Ok, this book happened a bit by accident or divine intervention. I was at a Barnes & Noble looking for Yule cards and needed a quick break. The section by the restrooms in that BN is NOT poetry nor mythology: it’s political non-fiction, but this book was eye level on the shelf facing me as I walked past to the restroom hallway and immediately caught my eye. I couldn’t leave it there when I passed it again on the way out (and no, no one else was in the area or the bathrooms, so I wasn’t taking it from someone who’d set it there temporarily).
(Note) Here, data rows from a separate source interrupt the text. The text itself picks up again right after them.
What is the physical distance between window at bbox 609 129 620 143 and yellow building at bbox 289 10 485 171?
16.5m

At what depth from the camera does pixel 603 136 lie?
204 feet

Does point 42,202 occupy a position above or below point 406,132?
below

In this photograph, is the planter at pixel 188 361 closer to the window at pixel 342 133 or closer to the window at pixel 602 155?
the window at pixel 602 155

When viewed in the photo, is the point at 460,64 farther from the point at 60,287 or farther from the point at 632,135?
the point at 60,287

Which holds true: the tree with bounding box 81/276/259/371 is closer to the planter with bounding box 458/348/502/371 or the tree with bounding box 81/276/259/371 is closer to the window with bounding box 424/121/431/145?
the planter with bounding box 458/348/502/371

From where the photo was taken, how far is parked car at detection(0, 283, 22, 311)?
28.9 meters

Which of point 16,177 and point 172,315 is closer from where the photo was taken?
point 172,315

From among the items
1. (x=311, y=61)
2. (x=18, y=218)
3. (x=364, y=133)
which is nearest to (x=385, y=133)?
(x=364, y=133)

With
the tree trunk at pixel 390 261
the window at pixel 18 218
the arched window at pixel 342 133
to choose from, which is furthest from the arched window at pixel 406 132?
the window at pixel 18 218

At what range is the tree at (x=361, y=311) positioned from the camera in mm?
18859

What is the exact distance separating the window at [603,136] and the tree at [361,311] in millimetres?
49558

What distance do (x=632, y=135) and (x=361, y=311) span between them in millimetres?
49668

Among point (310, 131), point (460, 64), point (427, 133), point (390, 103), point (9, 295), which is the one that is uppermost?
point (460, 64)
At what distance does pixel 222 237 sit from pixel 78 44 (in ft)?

The universe is demanding and persnickety sometimes.
Hekate The Witch is Nikita Gill’s gorgeous homage to the Goddess in Greek Mythology often dismissed these days (except in certain groups, of course) as Goddess of Crossroads or maligned as Goddess of Witches. In this book, Gill gives Hekate the reverent, detailed, and colorful story such a bold and audacious Titan Goddess deserves.
Her story begins in war, because while Hekate is an immortal child of powerful and feared Titan parents, the Titans and Olympians have been at war for centuries by the time she’s born, and the Titans are losing. When Hekate is still very young, she and her mother, Asteria, must go on the run from Zeus and Poseidon. They find refuge in the Underworld, where Hades, their pursuers’ brother, offers safety to the child who has yet to come into her powers, but cannot save Asteria. So begins Hekate’s new life as an orphaned immortal child in the Underworld struggling to find her place and create a life for herself.
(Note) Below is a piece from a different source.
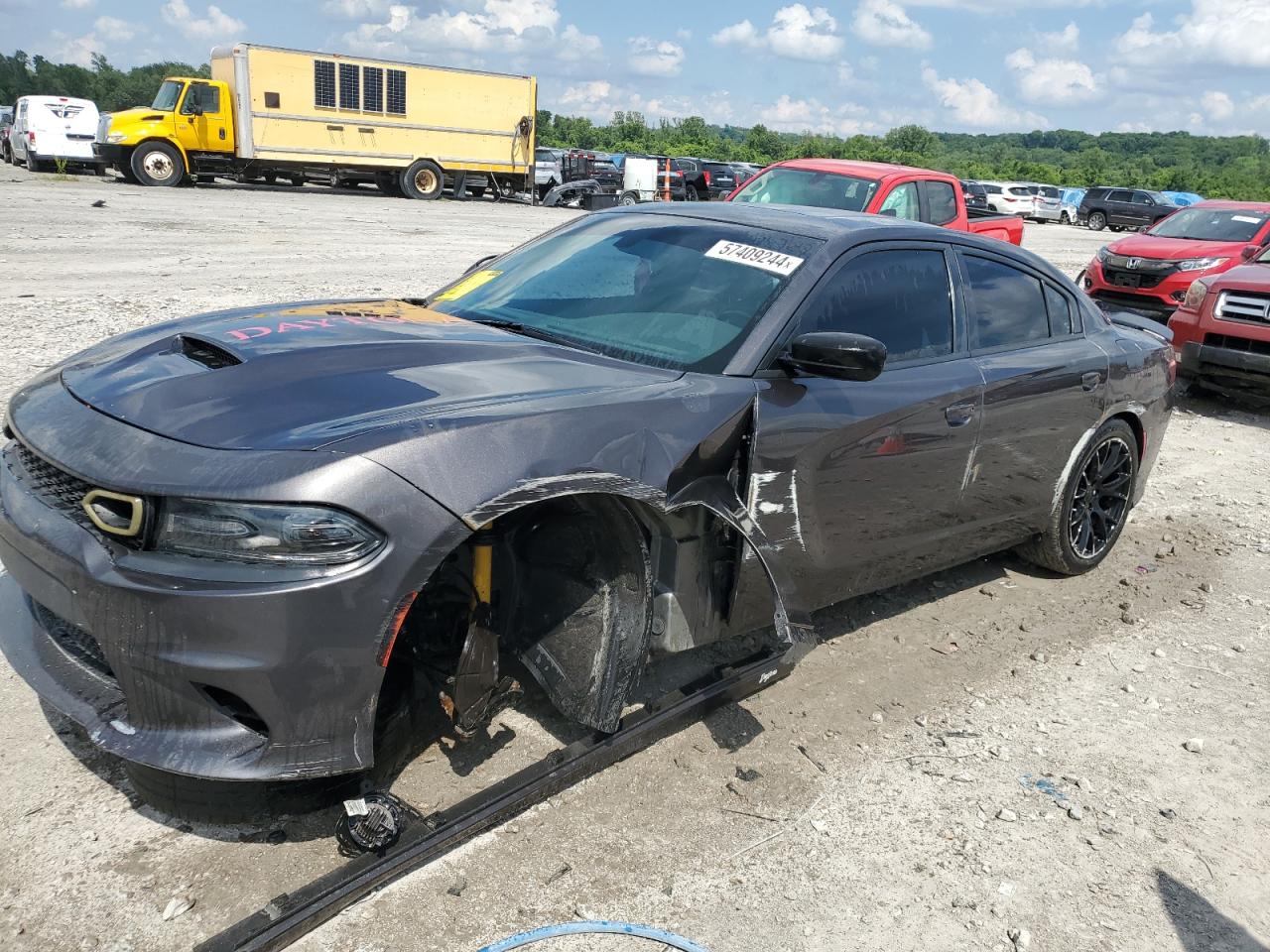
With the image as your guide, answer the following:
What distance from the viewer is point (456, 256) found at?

Loss, loneliness, independence, the constant push and pull between settling into others’ constraints and living for yourself: true to Greek myth, Hekate’s story mirrors human struggles in an amplified way. None of her path is easy, none of her relationships are straightforward, and that makes this book captivating. I had a hard time putting it down, and lost sleep over it.
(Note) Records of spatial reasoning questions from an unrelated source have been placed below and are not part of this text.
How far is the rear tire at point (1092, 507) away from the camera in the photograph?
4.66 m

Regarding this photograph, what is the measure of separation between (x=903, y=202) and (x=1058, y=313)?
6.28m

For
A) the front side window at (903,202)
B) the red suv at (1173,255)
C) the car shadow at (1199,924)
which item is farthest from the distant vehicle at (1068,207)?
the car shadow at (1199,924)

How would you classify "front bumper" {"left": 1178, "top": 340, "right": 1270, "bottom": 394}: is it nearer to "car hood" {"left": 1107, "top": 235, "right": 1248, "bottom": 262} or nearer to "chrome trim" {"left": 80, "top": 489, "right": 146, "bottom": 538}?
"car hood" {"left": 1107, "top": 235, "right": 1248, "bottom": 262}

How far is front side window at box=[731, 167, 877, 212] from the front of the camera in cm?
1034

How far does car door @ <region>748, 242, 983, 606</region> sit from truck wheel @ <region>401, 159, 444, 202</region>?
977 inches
Nikita Gill is a true artist with poetic imagery. The format of Hekate is poetry, so it’s both a fast and stunningly evocative read. If you worry about reading poetry please don’t let that intimidate you: Gill’s writing style is beautiful and accessible. Instead of pages of narrative prose, we have shining moments of description to keep us on the path, evoking the senses in a scene without overwhelming the story’s plot. The characters are still fully developed, the settings are wonderfully painted, and the format allows for fast paced action scenes that work perfectly for battle.
Hekate The Witch is one of my favorite books from 2025. I loved every moment of Hekate’s story, and I can’t wait for the next book in Nikita Gill’s Goddesses of the Underworld series.